Login flow when MFA is active¶
When a user has MFA enabled, login() behaves differently depending on whether
a code is supplied:
Step 1 — caller does not supply mfa_code:
result = await adapter.login(LoginRequest(username="alice", password="secret123"))
# result.mfa_required == True
# result.mfa_challenge.challenge_id — opaque, single-use token
# result.access_token == "" — no tokens issued yet
AuthResult.mfa_required is True and AuthResult.mfa_challenge carries an
MfaChallenge with a challenge_id and method="TOTP". The MfaChallenge.user_id
field is intentionally empty — the returned DTO does not expose the internal user
identifier, preventing user-enumeration via the MFA flow.
Step 2 — verify the TOTP code:
result = await adapter.mfa_verify(challenge_id=result.mfa_challenge.challenge_id, code="123456")
# result.access_token — valid access token
# result.refresh_token — valid refresh token
The challenge is single-use: mfa_verify removes it from the challenge store on
the first call. Passing an unknown or already-used challenge_id raises
PermissionError("invalid or expired MFA challenge").
Inline alternative — supply the TOTP code directly in LoginRequest:
result = await adapter.login(LoginRequest(username="alice", password="secret123", mfa_code="123456"))
# Tokens are issued immediately if the code is correct.
MFA on external adapters¶
Keycloak, Cognito, and Azure AD manage MFA entirely within their own
authentication flows (OTP challenge, push notification, authenticator app, etc.).
Their mfa_challenge and mfa_verify methods raise NotImplementedError to
signal that the adapter does not own this step — MFA happens inside the
provider's own auth flow, before tokens are returned to PyFly.
New port methods (SP-7 / Java parity)¶
The following methods were added to the IdpAdapter protocol in SP-7 to reach
parity with the Java Firefly IDP starter. All four built-in adapters implement
them.
get_user_info(access_token) -> IdpUser | None¶
Resolve a live access token to the owning IdpUser.
| Adapter | Backend call |
|---|---|
InternalDbIdpAdapter |
Token-to-user lookup in the in-memory store |
KeycloakIdpAdapter |
Keycloak realm /protocol/openid-connect/userinfo |
AwsCognitoIdpAdapter |
Cognito GetUser API |
AzureAdIdpAdapter |
Microsoft Graph GET /me |
Returns None when the token is unknown or expired.
register_user(user, password) -> IdpUser¶
Public self-registration endpoint — a user signs up without admin involvement.
Distinct from create_user, which is an admin operation.
new_user = await adapter.register_user(
IdpUser(username="bob", email="bob@example.com"),
"strongpassword",
)
All adapters enforce registration defaults before delegating to create_user:
enabled is forced to True and the admin role cannot be claimed via
self-registration.
get_roles(user_id) -> list[IdpRole]¶
Return the roles (or equivalent provider concept) assigned to a user.
| Adapter | Provider concept returned |
|---|---|
InternalDbIdpAdapter |
Roles stored on IdpUser.roles |
KeycloakIdpAdapter |
Keycloak realm role-mappings |
AwsCognitoIdpAdapter |
Cognito group memberships |
AzureAdIdpAdapter |
Azure AD group memberships |
Returns [] for unknown users across all adapters — never raises on a missing
user.
Intentionally deferred methods¶
listSessions, revokeSession, and createScope are not on the
IdpAdapter port.
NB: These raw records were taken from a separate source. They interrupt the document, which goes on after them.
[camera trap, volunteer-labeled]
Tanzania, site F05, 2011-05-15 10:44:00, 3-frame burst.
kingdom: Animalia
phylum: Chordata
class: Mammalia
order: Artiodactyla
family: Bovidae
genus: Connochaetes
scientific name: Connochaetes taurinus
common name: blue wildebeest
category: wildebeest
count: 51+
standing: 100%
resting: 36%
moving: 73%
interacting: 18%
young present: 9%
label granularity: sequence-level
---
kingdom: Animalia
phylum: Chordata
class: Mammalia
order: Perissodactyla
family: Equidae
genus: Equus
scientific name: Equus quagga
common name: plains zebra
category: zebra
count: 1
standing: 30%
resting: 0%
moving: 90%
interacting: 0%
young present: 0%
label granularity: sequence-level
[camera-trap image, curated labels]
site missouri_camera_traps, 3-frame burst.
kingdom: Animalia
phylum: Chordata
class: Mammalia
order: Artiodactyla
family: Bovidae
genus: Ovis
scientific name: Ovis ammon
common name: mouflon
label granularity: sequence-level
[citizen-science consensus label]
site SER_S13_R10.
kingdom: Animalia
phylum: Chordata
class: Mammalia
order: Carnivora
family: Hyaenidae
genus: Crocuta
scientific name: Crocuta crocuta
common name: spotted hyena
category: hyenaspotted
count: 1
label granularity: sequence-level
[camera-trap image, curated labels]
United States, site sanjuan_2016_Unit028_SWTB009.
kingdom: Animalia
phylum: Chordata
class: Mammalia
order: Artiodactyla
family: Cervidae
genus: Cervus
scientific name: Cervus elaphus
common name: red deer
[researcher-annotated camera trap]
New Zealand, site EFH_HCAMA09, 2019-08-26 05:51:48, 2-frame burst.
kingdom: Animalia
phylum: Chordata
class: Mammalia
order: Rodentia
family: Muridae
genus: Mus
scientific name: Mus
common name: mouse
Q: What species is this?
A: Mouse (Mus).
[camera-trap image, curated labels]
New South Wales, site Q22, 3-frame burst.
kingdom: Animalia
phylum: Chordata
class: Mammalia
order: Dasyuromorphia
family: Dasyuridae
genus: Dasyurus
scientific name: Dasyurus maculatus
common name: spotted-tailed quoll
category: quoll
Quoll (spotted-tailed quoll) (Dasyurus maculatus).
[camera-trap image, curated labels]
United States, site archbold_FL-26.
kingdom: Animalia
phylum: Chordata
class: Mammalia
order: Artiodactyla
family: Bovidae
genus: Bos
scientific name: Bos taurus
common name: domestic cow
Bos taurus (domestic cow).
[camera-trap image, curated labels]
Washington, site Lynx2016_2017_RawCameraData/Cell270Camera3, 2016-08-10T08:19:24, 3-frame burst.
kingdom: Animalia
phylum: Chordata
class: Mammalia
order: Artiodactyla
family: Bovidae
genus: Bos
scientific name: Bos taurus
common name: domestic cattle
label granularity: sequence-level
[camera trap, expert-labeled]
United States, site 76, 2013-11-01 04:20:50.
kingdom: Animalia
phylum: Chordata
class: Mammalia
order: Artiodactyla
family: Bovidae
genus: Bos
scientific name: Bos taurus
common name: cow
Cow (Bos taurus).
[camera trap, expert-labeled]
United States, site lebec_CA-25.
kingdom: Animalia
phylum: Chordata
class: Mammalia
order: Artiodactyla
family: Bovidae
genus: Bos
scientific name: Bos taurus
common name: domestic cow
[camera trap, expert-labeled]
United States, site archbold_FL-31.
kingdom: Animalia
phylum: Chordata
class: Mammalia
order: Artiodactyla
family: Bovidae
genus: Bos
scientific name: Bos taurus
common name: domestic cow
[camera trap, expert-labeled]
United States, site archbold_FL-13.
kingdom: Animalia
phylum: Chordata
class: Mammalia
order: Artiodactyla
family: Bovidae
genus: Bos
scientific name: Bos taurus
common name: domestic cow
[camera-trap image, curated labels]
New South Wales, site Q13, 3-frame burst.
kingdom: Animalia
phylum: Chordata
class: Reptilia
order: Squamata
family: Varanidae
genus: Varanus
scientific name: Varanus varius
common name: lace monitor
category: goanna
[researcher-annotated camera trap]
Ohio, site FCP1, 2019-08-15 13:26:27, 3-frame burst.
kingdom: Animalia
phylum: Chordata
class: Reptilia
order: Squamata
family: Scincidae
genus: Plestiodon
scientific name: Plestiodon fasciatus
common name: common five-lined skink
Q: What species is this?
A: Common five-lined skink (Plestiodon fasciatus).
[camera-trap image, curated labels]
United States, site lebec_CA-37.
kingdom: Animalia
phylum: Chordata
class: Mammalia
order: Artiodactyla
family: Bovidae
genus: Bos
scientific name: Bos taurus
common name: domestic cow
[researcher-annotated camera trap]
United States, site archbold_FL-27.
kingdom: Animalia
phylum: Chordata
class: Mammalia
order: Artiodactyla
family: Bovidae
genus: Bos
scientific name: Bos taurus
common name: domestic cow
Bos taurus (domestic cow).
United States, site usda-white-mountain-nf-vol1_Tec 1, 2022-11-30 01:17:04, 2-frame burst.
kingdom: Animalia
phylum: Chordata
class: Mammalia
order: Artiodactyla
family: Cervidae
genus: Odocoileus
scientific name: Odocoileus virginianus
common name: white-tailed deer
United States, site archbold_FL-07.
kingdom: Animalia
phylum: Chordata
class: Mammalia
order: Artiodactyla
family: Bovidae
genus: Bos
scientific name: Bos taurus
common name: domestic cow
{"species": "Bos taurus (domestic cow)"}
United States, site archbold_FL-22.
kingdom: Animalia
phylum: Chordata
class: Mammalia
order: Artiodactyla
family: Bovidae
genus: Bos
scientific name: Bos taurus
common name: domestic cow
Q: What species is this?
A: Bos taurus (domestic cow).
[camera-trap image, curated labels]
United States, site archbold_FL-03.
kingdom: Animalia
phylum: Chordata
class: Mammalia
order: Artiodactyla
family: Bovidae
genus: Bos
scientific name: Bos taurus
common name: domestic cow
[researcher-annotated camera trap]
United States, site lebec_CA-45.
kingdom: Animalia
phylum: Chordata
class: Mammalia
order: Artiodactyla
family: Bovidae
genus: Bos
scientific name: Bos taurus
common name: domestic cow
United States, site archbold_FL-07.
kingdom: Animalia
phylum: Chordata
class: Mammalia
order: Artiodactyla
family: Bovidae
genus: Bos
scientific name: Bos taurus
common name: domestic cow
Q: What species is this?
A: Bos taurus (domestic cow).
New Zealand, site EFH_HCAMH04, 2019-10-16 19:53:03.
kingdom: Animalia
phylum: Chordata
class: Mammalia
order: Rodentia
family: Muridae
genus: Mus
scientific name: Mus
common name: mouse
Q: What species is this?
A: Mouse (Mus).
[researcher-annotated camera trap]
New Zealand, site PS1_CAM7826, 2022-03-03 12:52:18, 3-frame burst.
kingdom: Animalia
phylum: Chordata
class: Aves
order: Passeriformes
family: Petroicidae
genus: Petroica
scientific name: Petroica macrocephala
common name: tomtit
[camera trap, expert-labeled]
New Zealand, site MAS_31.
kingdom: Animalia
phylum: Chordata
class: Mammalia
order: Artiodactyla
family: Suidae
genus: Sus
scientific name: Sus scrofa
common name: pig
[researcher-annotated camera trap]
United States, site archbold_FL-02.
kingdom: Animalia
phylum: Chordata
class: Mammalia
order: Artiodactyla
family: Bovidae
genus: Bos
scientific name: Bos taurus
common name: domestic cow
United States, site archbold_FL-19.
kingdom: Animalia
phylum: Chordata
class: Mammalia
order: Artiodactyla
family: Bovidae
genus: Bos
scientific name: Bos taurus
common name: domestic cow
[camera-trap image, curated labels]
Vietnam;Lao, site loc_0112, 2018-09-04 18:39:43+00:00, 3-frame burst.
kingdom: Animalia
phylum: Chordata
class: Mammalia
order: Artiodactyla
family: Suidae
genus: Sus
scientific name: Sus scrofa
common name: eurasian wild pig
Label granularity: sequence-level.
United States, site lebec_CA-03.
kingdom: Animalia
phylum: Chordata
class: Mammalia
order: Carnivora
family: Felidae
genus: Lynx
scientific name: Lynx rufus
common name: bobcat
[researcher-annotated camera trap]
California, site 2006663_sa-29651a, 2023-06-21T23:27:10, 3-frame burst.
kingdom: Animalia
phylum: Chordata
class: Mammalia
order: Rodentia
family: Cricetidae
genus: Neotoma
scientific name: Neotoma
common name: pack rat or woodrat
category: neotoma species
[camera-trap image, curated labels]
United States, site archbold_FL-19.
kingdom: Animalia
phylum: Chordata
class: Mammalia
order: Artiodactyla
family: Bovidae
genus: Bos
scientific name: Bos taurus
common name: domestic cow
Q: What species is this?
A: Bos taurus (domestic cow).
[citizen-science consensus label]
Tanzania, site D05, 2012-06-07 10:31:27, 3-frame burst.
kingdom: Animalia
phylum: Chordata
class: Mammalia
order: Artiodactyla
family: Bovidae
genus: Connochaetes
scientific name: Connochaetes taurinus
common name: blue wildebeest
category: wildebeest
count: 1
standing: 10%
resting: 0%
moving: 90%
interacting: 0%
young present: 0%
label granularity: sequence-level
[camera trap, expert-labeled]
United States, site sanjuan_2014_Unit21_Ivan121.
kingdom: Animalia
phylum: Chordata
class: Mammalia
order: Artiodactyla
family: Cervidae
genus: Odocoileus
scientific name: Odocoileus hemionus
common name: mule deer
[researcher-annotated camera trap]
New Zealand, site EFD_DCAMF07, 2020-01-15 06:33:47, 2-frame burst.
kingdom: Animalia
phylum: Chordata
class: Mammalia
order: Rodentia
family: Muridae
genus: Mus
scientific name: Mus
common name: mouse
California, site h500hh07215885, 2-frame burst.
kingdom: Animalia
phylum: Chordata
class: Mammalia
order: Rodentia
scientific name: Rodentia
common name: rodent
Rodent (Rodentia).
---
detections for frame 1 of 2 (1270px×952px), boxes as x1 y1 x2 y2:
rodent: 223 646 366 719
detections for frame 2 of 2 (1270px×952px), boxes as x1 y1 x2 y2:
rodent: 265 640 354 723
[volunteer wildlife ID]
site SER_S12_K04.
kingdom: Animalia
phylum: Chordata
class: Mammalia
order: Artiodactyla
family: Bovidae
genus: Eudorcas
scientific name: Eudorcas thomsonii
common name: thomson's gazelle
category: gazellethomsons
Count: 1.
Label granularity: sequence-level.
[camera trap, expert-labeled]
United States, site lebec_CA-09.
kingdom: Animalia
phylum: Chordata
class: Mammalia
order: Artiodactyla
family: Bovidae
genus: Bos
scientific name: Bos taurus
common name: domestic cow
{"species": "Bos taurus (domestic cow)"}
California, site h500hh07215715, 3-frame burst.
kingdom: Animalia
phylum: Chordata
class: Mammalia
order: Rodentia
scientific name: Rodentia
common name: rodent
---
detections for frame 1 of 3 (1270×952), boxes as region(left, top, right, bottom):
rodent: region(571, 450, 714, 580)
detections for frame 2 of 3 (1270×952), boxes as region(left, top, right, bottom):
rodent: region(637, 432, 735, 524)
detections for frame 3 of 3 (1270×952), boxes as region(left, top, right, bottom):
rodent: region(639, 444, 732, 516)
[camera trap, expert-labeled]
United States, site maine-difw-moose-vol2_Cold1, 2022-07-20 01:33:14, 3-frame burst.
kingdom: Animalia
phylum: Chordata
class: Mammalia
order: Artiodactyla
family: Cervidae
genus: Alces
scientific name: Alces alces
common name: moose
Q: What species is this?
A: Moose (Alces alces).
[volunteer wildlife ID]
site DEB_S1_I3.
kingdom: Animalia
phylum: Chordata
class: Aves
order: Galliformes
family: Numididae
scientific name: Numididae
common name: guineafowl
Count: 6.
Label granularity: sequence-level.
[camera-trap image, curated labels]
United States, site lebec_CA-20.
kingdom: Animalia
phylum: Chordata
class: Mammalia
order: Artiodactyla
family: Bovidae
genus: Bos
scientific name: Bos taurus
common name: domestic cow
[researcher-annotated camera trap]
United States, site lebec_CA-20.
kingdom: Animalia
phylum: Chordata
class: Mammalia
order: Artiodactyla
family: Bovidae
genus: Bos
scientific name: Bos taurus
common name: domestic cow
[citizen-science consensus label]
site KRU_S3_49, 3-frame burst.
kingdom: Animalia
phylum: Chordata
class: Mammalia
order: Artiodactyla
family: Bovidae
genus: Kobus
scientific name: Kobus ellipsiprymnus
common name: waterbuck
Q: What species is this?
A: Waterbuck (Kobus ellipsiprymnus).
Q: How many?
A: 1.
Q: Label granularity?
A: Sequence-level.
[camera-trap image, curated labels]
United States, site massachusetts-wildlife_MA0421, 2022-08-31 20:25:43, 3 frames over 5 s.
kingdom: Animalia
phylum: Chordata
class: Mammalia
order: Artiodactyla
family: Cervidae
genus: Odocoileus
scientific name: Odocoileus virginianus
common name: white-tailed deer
They belong to the session registry and authorization server
respectively, and will be addressed in a future milestone. The port comment
(# DEFER) in src/pyfly/idp/port.py records this decision.
Implementing your own¶
Satisfy the IdpAdapter Protocol — every method is async; password and
token storage are entirely up to the adapter. Wire your adapter as the
IdpAdapter bean and the framework picks it up.